More experiments this time with card, cotton fabric (plain white) and some fairy lights. I started wrapping some card. I poked some holes in the card and placed some fairy lights into them (battery operated) I then wrapped the card with the white fabric and started winding the cotton thread (sewing thread) to manipulate an arrive to the shape I wanted.

Conclusion: I think the thin white thread works well as it is understated. It is good to remember when I want to wrap something but I don’t want the thread to be a feature.

The shape ended up being a unicorn head, a more elegant option to my “heffalump”. I have to say these shapes where in my unconscious. I have these fantasy animals that are coming out in my work. It seems premeditated but they are not. At this point I am almost trying for my work not to be so obvious but the more I try the more obvious they are becoming.

I go back to my drawing and try and plan ideas. Below is a structure that I thought I could do with sticks and thread. It is only an idea at this point.

The image above: The threads would be intertwined creating a web.

The one below is the same but the weave would become a colourful structure to hold a net that would fit and attach to the structure. I have just had the thought that this would also look good with fairy lights inside.

With the idea above in mine I start experimenting with twigs, foam and thread. I begin by constructing a structure in a cone shape. And then I start wrapping to cover the structure.

I continue to wrap with my fuchsia and purpled two toned wool. The wool is very tactile and soft. The colour is rich. I leave some of the thread hanging playing and experimenting with different tensions.

This sample has a interesting beauty. I like how it moves and I like the colour and texture. I forgot I also added some shredded card as I thought it would add some texture. I enjoy the shape, it’s like a forest lamp shade. It definitely adds colour to a winters woodland!

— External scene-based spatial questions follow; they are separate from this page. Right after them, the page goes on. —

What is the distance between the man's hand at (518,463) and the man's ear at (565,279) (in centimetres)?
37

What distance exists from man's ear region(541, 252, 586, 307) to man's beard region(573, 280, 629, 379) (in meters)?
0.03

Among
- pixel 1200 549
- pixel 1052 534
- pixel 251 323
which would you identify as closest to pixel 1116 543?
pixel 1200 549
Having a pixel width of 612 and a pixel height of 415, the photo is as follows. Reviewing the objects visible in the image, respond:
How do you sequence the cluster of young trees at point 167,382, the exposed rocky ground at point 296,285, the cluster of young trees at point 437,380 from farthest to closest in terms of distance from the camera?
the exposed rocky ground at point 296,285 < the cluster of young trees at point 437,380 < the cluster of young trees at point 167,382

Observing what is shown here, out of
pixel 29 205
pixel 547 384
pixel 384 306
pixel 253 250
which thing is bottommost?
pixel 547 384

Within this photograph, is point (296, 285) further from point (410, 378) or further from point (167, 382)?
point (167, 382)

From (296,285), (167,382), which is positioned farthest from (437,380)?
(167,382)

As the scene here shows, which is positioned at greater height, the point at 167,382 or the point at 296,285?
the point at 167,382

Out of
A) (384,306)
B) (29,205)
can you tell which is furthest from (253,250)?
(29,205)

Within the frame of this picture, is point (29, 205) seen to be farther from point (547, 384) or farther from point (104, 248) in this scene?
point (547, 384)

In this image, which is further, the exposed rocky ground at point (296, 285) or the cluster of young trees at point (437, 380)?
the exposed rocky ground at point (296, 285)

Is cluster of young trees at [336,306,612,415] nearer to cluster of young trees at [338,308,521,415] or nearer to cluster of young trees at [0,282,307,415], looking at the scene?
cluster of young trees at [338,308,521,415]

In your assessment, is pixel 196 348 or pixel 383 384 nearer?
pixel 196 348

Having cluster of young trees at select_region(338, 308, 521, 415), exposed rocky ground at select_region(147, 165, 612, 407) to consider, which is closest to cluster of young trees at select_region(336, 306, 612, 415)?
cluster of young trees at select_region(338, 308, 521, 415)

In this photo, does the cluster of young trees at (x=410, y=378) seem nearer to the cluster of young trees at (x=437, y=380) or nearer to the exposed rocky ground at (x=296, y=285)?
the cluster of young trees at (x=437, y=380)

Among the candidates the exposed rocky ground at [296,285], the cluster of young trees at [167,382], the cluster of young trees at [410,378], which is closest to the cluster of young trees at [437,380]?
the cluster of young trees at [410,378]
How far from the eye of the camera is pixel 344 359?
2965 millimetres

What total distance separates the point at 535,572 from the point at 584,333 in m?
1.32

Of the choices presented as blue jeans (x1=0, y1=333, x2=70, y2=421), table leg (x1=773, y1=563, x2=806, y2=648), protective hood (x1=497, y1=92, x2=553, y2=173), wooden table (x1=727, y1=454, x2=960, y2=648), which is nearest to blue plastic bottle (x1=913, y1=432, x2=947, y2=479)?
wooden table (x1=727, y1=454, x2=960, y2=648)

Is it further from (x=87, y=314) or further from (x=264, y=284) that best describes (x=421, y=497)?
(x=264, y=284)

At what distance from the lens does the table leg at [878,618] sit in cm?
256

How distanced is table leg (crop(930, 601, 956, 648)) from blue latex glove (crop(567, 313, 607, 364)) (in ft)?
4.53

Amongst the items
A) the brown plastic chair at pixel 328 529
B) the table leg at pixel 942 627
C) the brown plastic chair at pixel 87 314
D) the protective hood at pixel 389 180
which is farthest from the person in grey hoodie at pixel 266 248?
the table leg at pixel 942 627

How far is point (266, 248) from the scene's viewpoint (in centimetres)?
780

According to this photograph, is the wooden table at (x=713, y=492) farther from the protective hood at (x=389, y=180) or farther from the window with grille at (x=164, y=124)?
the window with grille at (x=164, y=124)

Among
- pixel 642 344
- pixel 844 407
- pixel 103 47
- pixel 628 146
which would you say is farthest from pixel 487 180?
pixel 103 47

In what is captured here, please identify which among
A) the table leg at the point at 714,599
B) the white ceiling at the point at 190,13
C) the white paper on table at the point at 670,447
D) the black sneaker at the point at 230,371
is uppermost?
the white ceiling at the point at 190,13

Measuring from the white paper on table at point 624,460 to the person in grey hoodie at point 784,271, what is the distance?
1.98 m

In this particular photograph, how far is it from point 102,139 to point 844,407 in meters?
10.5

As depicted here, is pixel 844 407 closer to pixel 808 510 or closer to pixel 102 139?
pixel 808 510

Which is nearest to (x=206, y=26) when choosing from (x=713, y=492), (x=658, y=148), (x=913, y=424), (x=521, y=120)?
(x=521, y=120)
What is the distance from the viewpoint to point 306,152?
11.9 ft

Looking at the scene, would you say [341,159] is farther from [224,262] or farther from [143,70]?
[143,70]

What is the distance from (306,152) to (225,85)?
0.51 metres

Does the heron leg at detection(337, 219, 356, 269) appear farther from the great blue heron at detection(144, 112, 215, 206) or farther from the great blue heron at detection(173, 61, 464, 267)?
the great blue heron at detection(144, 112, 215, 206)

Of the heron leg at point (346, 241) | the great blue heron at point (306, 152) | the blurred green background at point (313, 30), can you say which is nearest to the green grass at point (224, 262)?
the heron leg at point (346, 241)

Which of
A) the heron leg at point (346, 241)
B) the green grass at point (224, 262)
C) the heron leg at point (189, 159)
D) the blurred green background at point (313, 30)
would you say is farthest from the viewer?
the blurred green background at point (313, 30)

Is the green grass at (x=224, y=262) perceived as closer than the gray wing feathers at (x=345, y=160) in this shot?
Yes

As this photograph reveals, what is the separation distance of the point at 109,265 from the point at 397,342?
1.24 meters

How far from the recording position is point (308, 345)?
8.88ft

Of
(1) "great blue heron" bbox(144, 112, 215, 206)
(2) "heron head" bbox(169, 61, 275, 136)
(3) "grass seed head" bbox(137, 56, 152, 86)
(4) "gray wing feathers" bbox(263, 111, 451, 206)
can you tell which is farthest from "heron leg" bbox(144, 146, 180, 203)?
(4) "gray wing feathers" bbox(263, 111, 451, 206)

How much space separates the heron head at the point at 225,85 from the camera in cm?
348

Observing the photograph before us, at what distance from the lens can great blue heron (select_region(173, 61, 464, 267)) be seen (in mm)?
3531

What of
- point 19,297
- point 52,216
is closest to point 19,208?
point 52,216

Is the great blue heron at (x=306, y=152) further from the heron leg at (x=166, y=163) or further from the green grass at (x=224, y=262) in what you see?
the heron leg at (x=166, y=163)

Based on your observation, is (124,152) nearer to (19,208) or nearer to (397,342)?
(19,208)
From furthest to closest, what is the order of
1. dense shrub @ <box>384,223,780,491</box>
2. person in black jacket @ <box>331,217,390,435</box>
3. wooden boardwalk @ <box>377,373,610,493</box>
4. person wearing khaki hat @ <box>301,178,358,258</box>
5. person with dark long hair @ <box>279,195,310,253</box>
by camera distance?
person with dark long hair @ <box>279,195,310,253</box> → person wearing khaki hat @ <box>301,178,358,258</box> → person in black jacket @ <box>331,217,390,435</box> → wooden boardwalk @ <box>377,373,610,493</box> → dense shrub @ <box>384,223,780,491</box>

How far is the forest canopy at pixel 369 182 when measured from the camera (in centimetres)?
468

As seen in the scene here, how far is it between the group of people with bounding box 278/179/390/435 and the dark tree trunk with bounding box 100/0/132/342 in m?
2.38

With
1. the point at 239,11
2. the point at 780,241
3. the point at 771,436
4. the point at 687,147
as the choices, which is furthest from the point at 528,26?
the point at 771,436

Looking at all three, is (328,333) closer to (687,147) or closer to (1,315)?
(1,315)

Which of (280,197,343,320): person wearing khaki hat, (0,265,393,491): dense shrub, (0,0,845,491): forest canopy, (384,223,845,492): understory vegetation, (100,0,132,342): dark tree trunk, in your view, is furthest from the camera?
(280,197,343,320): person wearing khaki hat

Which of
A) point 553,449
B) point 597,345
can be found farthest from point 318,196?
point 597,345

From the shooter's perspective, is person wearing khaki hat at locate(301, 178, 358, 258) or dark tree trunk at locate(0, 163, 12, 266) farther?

Conclusion and learnings: I have learnt that although wrapping is not my favourite technique, using fabric and thread to join items could be helpful in my future work. I have also learnt that planing and designing ideas can help to know what you want to achieve but it’s not always the best outcomes. I think there needs to be room for both to create some interesting work: carefully planing and designing and let yourself go and be led by the materials and the moment.